Mais, je vais vous dire une chose, on m'avait demandé de faire un gouvernement N'zassa. Donc je l'avais fait, et dedans, il y a un ministre, dont je tairai le nom, qui chaque fois que je venais en conseil des ministres, me saluait et mettait carrément sa figure presqu'à terre pour me saluer. Mais je le suivais parce que je le connaissais. Nous faisions les conseils des ministres chaque jeudi et il partait dans sa région d'origine, chaque week-end et il m'allumait dans les meetings : "Gbagbo est mauvais, il ne vaut rien". Il m'attaquait.

Je dis aux gens, donnez-lui 2 millions, il prend ça, et il s'en va et il m'allume (Rires)

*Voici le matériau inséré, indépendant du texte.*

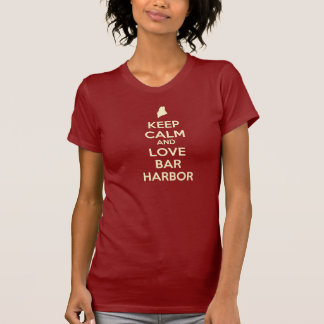 Keep Calm and Love Bar Harbor T-Shirt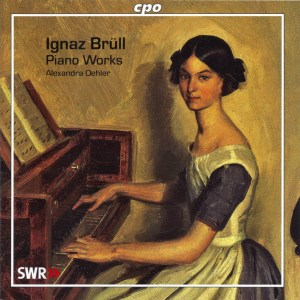 Ignaz Brüll, piano works — Alexandra Oehler (CD Cover)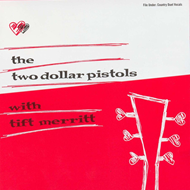 Two Dollar Pistols With Tift Merrit (CD)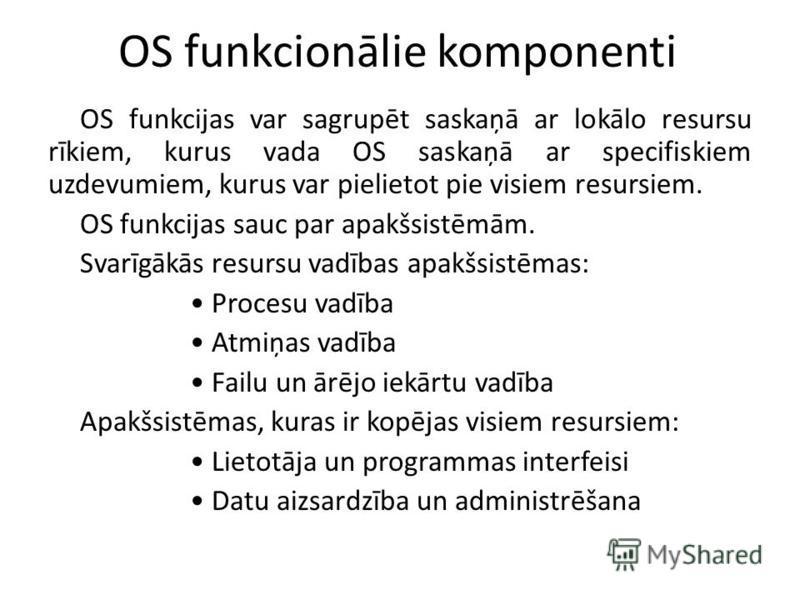 OS funkcionālie komponenti OS funkcijas var sagrupēt saskaņā ar lokālo resursu rīkiem, kurus vada OS saskaņā ar specifiskiem uzdevumiem, kurus var pielietot pie visiem resursiem. OS funkcijas sauc par apakšsistēmām. Svarīgākās resursu vadības apakšsi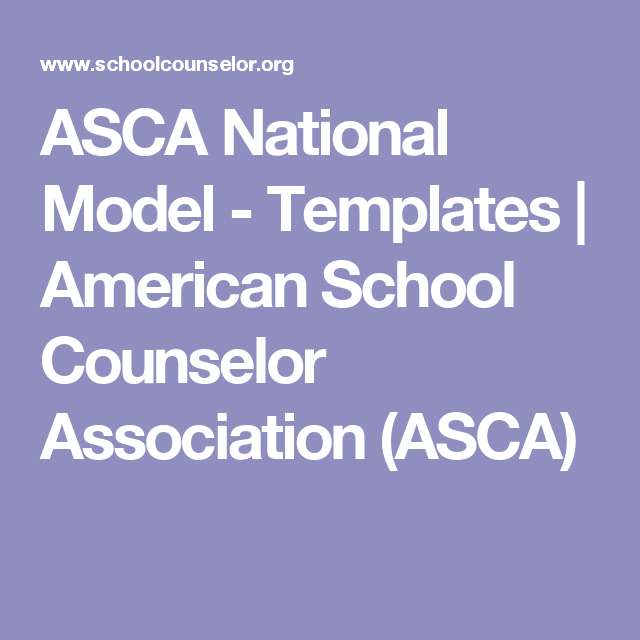 Asca National Model Templates American School Counselor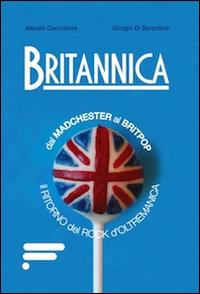 Britannica. Dal madchester al britpop il ritorno del rock d'oltremanica.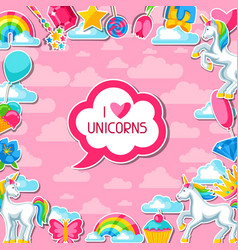 I love unicorns card with unicorn and fantasy vector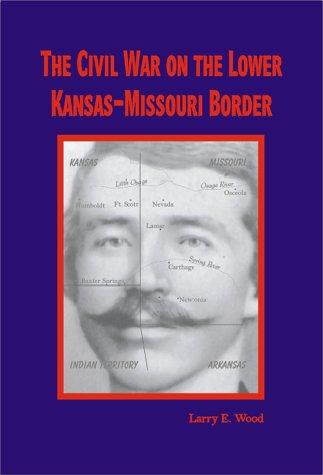 9780970282903: The Civil War on the Lower Kansas-Missouri Border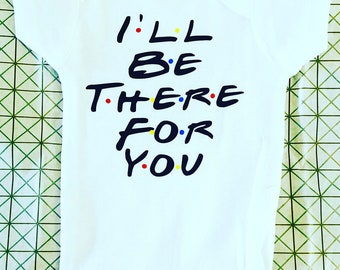 I'll Be There For You Onesie®- Baby Body Suit- Friends TV Show Gift- Bodysuit One Piece- Gifts for Friends- Baby shower gift-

Quand je reviens en conseil des ministres, il vient me saluer, avec la tête en bas (Rires). Et puis plus grave, quand on faisait les conseils des ministres le jeudi, il me disait "oui" monsieur le Président, je dois aller chez moi, j'ai besoin d'argent. Je dis aux gens, donnez-lui 2 millions, il prend ça, et il s'en va et il m'allume (Rires). Je ne l'ai jamais chassé du gouvernement, je ne l'ai jamais arrêté, mais ça se répétait, tous les jeudis, il venait me demander l'argent pour m'allumer. Un jour, il m'a vu et s'est mis à rire. Je lui demande pourquoi tu ris ? et il me dit : "Je sais ce que vous pensez quand vous me regardez". Je dis si tu sais c'est bien, c'est que tu n'es pas trop idiot. Si tu n'es pas fatigué de me demander l'argent, je ne serai pas fatigué de t'en donner.

 

Finalement, il a cessé de me demander l'argent, il a compris que j'avais compris et il a trouvé que c'était grotesque. Mais je veux dire qu'on peut vivre comme ça dans l'humour. Qu'on ne soit pas contraint de mettre quelqu'un en prison, au cachot, parce qu'il n'est pas d'accord avec nous. Le préalable de la démocratie, c'est qu'on ne soit pas d'accord et que tous les habitants d'un pays ne soient pas tous d'accord. Car, si on était tous d'accord, on n’aurait pas besoin de démocratie. Parce que la démocratie permet d'exprimer son désaccord avec un point de vue autre que ce que pense l'autre, et on en a le droit.

 

Chère madame (parlant de Mme Dosso Seydou), j'ai été très ému par votre témoignage. Je sais que beaucoup de femmes sont dans cette situation. Certaines n'ont pas parlé, parce que tout le monde ne peut pas parler. Je vois des épouses des personnes que j'ai connues. Mais elles pleurent dans leur cœur et c'est difficile. Et vous toutes qui pleurez, j'essuie vos larmes. Et c'est la mobilisation de nous tous, qui les libérera.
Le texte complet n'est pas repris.